Work to complete –
Reproduce every entry that follows word for word, but omit the images.

— begin Given data —

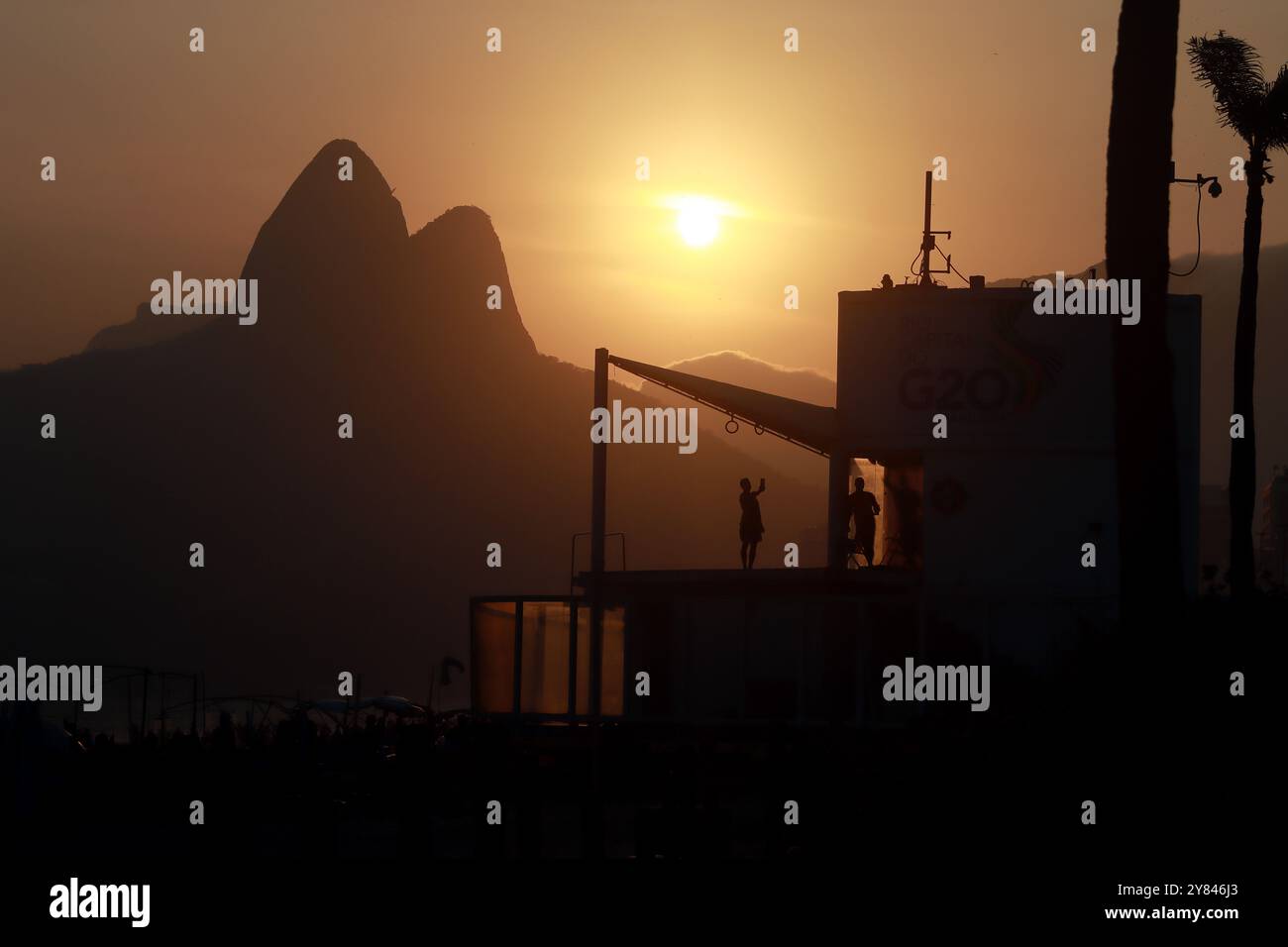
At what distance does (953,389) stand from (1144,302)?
1947 centimetres

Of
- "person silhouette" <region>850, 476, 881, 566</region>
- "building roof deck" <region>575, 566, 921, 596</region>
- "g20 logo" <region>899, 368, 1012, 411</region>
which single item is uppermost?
"g20 logo" <region>899, 368, 1012, 411</region>

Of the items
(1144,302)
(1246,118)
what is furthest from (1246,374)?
(1144,302)

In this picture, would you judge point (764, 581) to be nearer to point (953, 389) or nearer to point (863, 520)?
point (863, 520)

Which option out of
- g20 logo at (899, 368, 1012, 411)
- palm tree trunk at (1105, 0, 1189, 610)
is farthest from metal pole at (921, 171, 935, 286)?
palm tree trunk at (1105, 0, 1189, 610)

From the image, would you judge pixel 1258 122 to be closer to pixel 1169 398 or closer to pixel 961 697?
pixel 961 697

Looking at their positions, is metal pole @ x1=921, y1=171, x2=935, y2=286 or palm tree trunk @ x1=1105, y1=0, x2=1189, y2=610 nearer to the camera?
palm tree trunk @ x1=1105, y1=0, x2=1189, y2=610

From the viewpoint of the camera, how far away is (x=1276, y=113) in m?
34.4

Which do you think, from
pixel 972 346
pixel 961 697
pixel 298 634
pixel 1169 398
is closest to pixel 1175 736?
pixel 1169 398

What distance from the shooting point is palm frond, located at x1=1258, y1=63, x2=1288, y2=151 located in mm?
34281

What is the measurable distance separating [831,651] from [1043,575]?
169 inches

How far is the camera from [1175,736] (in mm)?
14547

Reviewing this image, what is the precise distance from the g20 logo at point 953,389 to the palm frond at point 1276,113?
750 cm

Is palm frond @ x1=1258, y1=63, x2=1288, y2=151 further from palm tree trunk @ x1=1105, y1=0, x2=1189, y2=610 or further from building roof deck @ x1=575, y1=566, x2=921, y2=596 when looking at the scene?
palm tree trunk @ x1=1105, y1=0, x2=1189, y2=610

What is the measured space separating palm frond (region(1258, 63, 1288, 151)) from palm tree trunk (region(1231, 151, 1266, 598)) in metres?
0.33
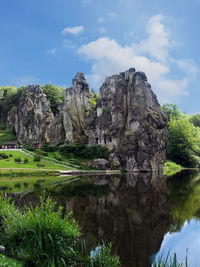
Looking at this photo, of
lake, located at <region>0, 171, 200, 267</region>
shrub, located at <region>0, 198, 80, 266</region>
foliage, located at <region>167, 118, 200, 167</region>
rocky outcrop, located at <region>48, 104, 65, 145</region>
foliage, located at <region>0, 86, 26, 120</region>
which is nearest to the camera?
shrub, located at <region>0, 198, 80, 266</region>

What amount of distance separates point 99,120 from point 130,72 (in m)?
17.7

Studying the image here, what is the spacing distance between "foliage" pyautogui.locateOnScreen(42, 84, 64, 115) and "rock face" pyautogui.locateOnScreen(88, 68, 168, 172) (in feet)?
139

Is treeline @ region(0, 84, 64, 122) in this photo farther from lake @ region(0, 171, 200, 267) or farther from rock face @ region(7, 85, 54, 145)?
lake @ region(0, 171, 200, 267)

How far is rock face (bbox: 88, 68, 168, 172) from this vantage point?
2152 inches

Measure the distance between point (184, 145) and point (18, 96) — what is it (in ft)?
300

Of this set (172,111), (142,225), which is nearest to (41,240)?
(142,225)

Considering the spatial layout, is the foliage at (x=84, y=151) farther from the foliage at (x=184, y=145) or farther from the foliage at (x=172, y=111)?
the foliage at (x=172, y=111)

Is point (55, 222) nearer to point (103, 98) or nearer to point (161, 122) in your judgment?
point (161, 122)

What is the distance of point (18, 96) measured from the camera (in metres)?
117

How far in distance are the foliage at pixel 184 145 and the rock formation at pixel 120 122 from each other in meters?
16.9

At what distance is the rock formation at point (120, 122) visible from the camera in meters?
55.0

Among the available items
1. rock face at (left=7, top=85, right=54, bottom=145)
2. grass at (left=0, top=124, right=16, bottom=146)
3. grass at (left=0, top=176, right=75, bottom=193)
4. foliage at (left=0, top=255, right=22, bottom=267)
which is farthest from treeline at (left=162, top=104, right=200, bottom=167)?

— end Given data —

Solved problem –
At what distance does (953,389) stand from (1144,302)?
1947 centimetres

Of
- "person silhouette" <region>850, 476, 881, 566</region>
- "building roof deck" <region>575, 566, 921, 596</region>
- "g20 logo" <region>899, 368, 1012, 411</region>
which single item is uppermost?
"g20 logo" <region>899, 368, 1012, 411</region>

Of the items
(1144,302)
(1246,118)
what is furthest from (1246,374)?
(1144,302)

In this picture, would you judge point (764, 581) to be nearer to point (953, 389) or nearer to point (863, 520)?
point (863, 520)

Which option out of
- g20 logo at (899, 368, 1012, 411)
- palm tree trunk at (1105, 0, 1189, 610)
is farthest from metal pole at (921, 171, 935, 286)?
palm tree trunk at (1105, 0, 1189, 610)

From the image, would you judge pixel 1258 122 to be closer to pixel 1169 398 or closer to pixel 961 697?
pixel 961 697

Looking at their positions, is metal pole @ x1=921, y1=171, x2=935, y2=286 or palm tree trunk @ x1=1105, y1=0, x2=1189, y2=610 nearer to the camera?
palm tree trunk @ x1=1105, y1=0, x2=1189, y2=610

From the viewpoint of the camera, how far away is (x=1276, y=113) in m?
34.4

Which do you think, from
pixel 972 346
pixel 961 697
pixel 298 634
pixel 1169 398
is closest to pixel 1175 736?
pixel 1169 398

What distance from the shooting point is palm frond, located at x1=1258, y1=63, x2=1288, y2=151 located in mm?
34281

What is the measurable distance separating [831,651] from [1043,575]?
169 inches

How far is the camera from [1175,736] (in mm)?
14547

Reviewing this image, what is the precise distance from the g20 logo at point 953,389 to the palm frond at point 1276,113?
750 cm

Is palm frond @ x1=1258, y1=63, x2=1288, y2=151 further from palm tree trunk @ x1=1105, y1=0, x2=1189, y2=610 or further from building roof deck @ x1=575, y1=566, x2=921, y2=596 when looking at the scene?
palm tree trunk @ x1=1105, y1=0, x2=1189, y2=610

What is the measured space separating palm frond (region(1258, 63, 1288, 151)) from palm tree trunk (region(1231, 151, 1266, 598)) in metres?
0.33
Looking at this photo, of
lake, located at <region>0, 171, 200, 267</region>
shrub, located at <region>0, 198, 80, 266</region>
foliage, located at <region>167, 118, 200, 167</region>
rocky outcrop, located at <region>48, 104, 65, 145</region>
foliage, located at <region>0, 86, 26, 120</region>
which is nearest to the camera?
shrub, located at <region>0, 198, 80, 266</region>

What amount of distance separates point 99,120 from point 130,72 (in m)?
17.7

Studying the image here, what is the spacing distance between "foliage" pyautogui.locateOnScreen(42, 84, 64, 115) and "rock face" pyautogui.locateOnScreen(88, 68, 168, 172) (in feet)?
139

Is treeline @ region(0, 84, 64, 122) in this photo farther from lake @ region(0, 171, 200, 267) or farther from rock face @ region(7, 85, 54, 145)?
lake @ region(0, 171, 200, 267)

How far is rock face (bbox: 88, 68, 168, 172) from this vantage point?
2152 inches

Measure the distance between point (184, 145) and point (18, 96) — what is it (in ft)?
300

Of this set (172,111), (142,225), which is nearest to (41,240)?
(142,225)

Considering the spatial layout, is the foliage at (x=84, y=151) farther from the foliage at (x=184, y=145) or farther from the foliage at (x=172, y=111)?
the foliage at (x=172, y=111)

Is point (55, 222) nearer to point (103, 98) or nearer to point (161, 122) in your judgment?
point (161, 122)

What is the distance of point (18, 96) measured from the camera (in metres)?
117

How far in distance are the foliage at pixel 184 145 and the rock formation at pixel 120 122 from each other in meters?
16.9

At what distance is the rock formation at point (120, 122) visible from the camera in meters?
55.0

Among the available items
1. rock face at (left=7, top=85, right=54, bottom=145)
2. grass at (left=0, top=124, right=16, bottom=146)
3. grass at (left=0, top=176, right=75, bottom=193)
4. foliage at (left=0, top=255, right=22, bottom=267)
which is farthest from treeline at (left=162, top=104, right=200, bottom=167)?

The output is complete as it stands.